What to work on
Put everything from the line containing "Judging from this" down to the line containing "point (785, 648) <" into a JSON list of strings, one string per line, leaving out blank lines and all other lines.

Excerpted records
——

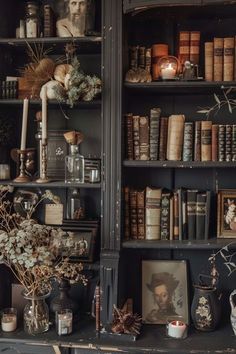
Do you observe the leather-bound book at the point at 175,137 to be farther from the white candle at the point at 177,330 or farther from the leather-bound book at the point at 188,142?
the white candle at the point at 177,330

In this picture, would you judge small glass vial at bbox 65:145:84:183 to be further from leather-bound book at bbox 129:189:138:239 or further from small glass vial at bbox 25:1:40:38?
small glass vial at bbox 25:1:40:38

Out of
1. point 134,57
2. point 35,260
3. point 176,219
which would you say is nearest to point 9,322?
point 35,260

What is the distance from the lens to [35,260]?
2.11 m

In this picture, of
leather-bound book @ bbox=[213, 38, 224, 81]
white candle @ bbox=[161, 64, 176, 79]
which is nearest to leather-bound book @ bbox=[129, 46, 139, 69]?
white candle @ bbox=[161, 64, 176, 79]

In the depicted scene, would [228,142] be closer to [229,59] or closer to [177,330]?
[229,59]

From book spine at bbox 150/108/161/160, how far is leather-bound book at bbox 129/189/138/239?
206 millimetres

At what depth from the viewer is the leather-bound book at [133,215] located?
237cm

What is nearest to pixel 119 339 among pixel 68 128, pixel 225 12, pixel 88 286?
pixel 88 286

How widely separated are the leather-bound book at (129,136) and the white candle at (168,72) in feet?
0.80

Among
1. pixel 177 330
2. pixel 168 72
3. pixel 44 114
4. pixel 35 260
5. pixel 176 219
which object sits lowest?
pixel 177 330

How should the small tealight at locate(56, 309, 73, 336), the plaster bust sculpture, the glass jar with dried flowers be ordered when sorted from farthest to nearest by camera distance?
1. the plaster bust sculpture
2. the small tealight at locate(56, 309, 73, 336)
3. the glass jar with dried flowers

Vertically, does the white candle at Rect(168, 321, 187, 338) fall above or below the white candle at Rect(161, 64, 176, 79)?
below

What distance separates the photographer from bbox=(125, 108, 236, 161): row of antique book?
7.52 ft

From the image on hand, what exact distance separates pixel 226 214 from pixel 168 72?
75 centimetres
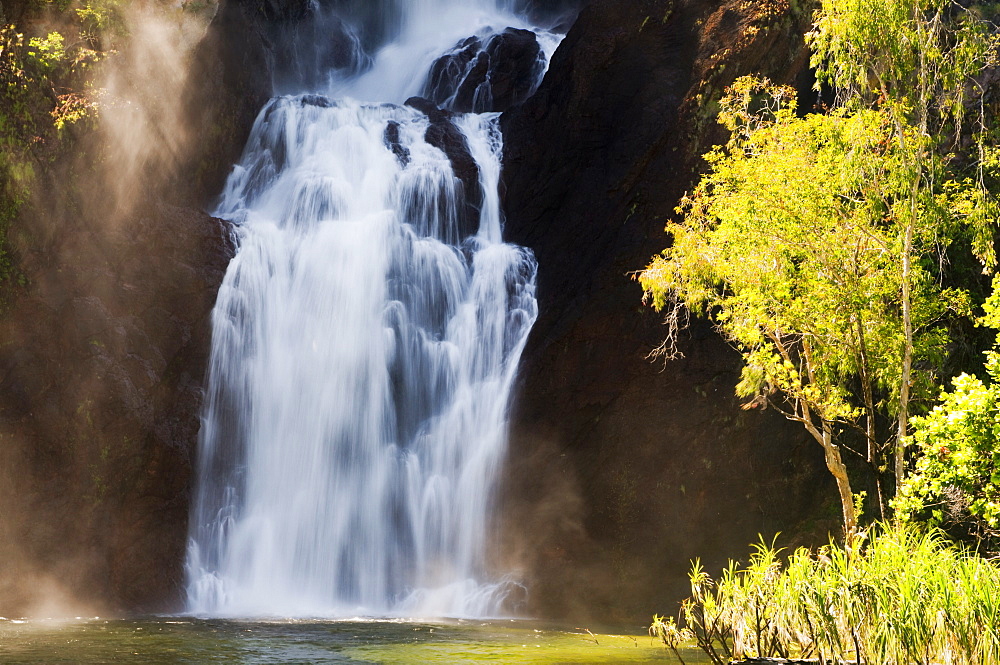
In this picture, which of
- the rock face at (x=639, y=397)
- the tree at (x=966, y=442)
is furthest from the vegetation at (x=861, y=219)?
the rock face at (x=639, y=397)

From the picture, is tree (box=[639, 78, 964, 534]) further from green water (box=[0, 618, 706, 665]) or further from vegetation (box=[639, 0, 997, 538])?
green water (box=[0, 618, 706, 665])

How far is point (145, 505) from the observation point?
23.2 m

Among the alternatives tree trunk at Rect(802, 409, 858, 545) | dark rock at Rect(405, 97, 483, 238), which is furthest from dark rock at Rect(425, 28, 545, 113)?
tree trunk at Rect(802, 409, 858, 545)

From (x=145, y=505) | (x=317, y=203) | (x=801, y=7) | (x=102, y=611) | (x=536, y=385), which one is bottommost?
(x=102, y=611)

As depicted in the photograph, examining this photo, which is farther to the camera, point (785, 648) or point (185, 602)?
point (185, 602)

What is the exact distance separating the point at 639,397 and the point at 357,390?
7268 mm

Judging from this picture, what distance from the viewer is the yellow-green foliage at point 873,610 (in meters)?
8.99

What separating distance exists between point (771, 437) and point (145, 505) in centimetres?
1519

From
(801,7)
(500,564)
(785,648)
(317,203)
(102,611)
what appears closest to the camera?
(785,648)

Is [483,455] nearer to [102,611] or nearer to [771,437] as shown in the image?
[771,437]

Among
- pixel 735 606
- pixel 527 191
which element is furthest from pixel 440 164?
pixel 735 606

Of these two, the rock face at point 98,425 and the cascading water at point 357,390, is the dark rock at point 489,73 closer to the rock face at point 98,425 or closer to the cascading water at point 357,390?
the cascading water at point 357,390

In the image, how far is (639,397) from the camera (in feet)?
76.8

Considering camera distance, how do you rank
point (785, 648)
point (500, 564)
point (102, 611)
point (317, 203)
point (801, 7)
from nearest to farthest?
point (785, 648) < point (102, 611) < point (500, 564) < point (801, 7) < point (317, 203)
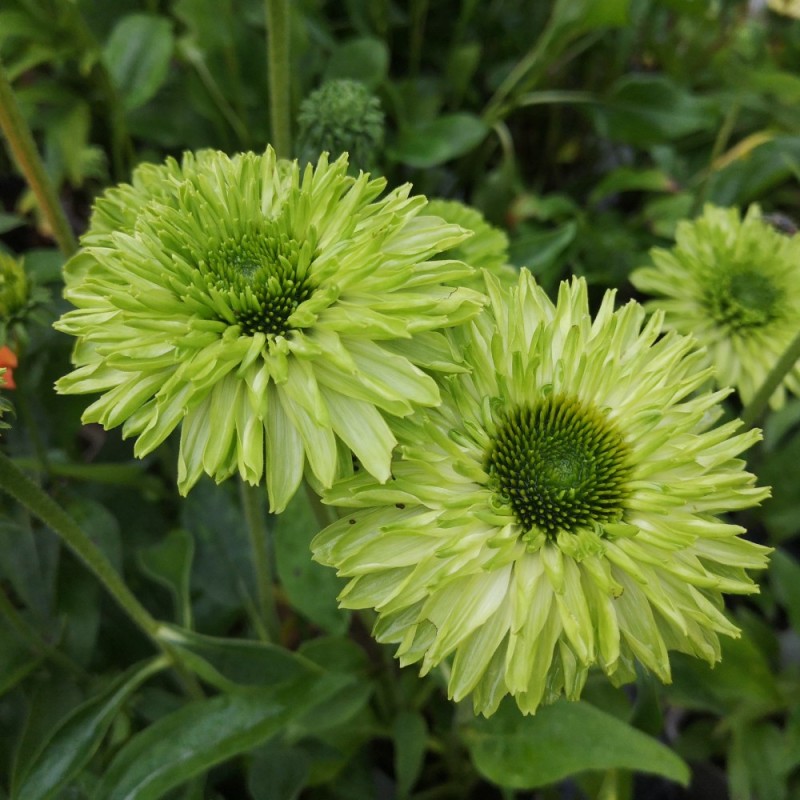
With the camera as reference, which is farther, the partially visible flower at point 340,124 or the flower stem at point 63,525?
the partially visible flower at point 340,124

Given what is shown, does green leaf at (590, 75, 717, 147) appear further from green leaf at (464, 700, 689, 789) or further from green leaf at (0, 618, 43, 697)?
green leaf at (0, 618, 43, 697)

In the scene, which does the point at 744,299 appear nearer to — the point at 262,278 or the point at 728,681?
the point at 728,681

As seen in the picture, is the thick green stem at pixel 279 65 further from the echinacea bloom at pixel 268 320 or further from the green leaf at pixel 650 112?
the green leaf at pixel 650 112

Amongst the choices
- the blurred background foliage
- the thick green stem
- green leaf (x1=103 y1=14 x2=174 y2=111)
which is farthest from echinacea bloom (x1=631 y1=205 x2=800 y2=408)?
green leaf (x1=103 y1=14 x2=174 y2=111)

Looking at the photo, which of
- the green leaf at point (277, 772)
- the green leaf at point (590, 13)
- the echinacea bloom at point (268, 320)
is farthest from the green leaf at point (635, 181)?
the green leaf at point (277, 772)

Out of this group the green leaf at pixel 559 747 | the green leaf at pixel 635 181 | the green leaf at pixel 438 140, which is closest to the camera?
the green leaf at pixel 559 747

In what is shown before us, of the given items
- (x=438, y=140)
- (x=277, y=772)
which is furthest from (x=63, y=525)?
(x=438, y=140)
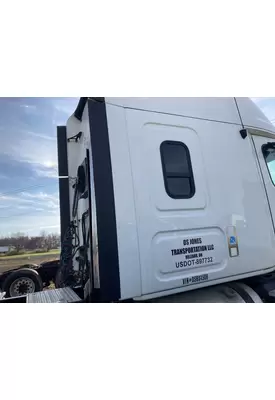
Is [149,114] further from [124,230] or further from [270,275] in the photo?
[270,275]

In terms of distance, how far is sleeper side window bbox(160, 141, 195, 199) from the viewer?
1976 mm

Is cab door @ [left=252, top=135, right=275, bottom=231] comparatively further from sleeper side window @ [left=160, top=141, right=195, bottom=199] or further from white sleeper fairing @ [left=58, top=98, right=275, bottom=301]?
sleeper side window @ [left=160, top=141, right=195, bottom=199]

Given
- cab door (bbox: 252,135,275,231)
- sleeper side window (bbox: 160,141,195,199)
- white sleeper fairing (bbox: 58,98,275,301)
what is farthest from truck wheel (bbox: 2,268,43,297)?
cab door (bbox: 252,135,275,231)

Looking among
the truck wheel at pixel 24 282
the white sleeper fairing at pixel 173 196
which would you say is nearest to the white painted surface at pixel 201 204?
the white sleeper fairing at pixel 173 196

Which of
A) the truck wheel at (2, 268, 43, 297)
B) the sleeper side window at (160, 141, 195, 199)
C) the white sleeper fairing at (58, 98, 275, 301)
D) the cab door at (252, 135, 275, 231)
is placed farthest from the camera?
the truck wheel at (2, 268, 43, 297)

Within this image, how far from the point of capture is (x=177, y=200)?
195 cm

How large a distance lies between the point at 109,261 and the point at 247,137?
204 centimetres

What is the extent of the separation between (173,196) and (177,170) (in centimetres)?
26

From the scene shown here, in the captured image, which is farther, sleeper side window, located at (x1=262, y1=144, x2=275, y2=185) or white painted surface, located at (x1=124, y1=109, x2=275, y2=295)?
sleeper side window, located at (x1=262, y1=144, x2=275, y2=185)

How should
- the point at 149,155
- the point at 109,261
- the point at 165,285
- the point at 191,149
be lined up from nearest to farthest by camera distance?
the point at 109,261, the point at 165,285, the point at 149,155, the point at 191,149

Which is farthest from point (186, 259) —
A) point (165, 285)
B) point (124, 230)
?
point (124, 230)

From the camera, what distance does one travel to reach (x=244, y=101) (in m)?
2.61

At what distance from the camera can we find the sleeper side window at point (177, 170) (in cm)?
198

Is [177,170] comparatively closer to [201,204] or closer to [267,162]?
[201,204]
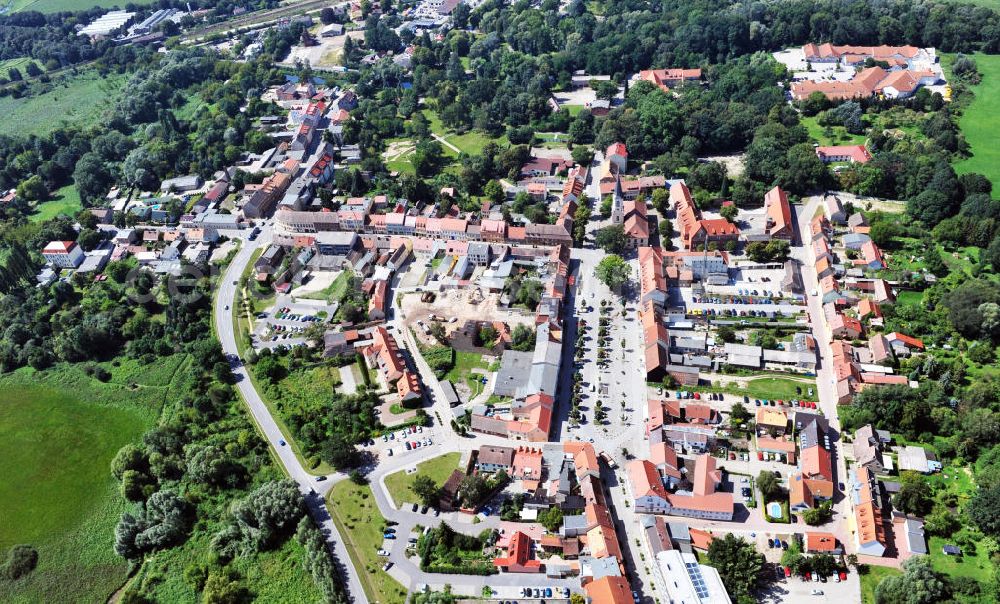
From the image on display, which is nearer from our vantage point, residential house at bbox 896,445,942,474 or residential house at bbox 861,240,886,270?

——

The answer
[
  "Judging from this picture, what distance from the viewer is the yellow-green foliage at point 873,610 (in meters)?",
  "8.99",
  "What separating distance exists between point (771, 437) and point (145, 505) in centimetres?",
  "1519",
  "From",
  "(801,7)",
  "(500,564)",
  "(785,648)",
  "(317,203)",
  "(102,611)",
  "what appears closest to the camera?",
  "(785,648)",
  "Is [483,455] nearer to [102,611] or nearer to [771,437] as shown in the image?",
  "[771,437]",
  "Among",
  "- pixel 735 606",
  "- pixel 527 191",
  "which element is furthest from pixel 440 164?",
  "pixel 735 606",
  "Of these two, the rock face at point 98,425 and the cascading water at point 357,390, is the dark rock at point 489,73 closer to the rock face at point 98,425 or closer to the cascading water at point 357,390?",
  "the cascading water at point 357,390",
  "In the image, how far is (639,397) from the camera (in feet)?",
  "76.8",
  "Considering camera distance, how do you rank",
  "point (785, 648)",
  "point (500, 564)",
  "point (102, 611)",
  "point (317, 203)",
  "point (801, 7)",
  "from nearest to farthest?",
  "point (785, 648) < point (102, 611) < point (500, 564) < point (801, 7) < point (317, 203)"
]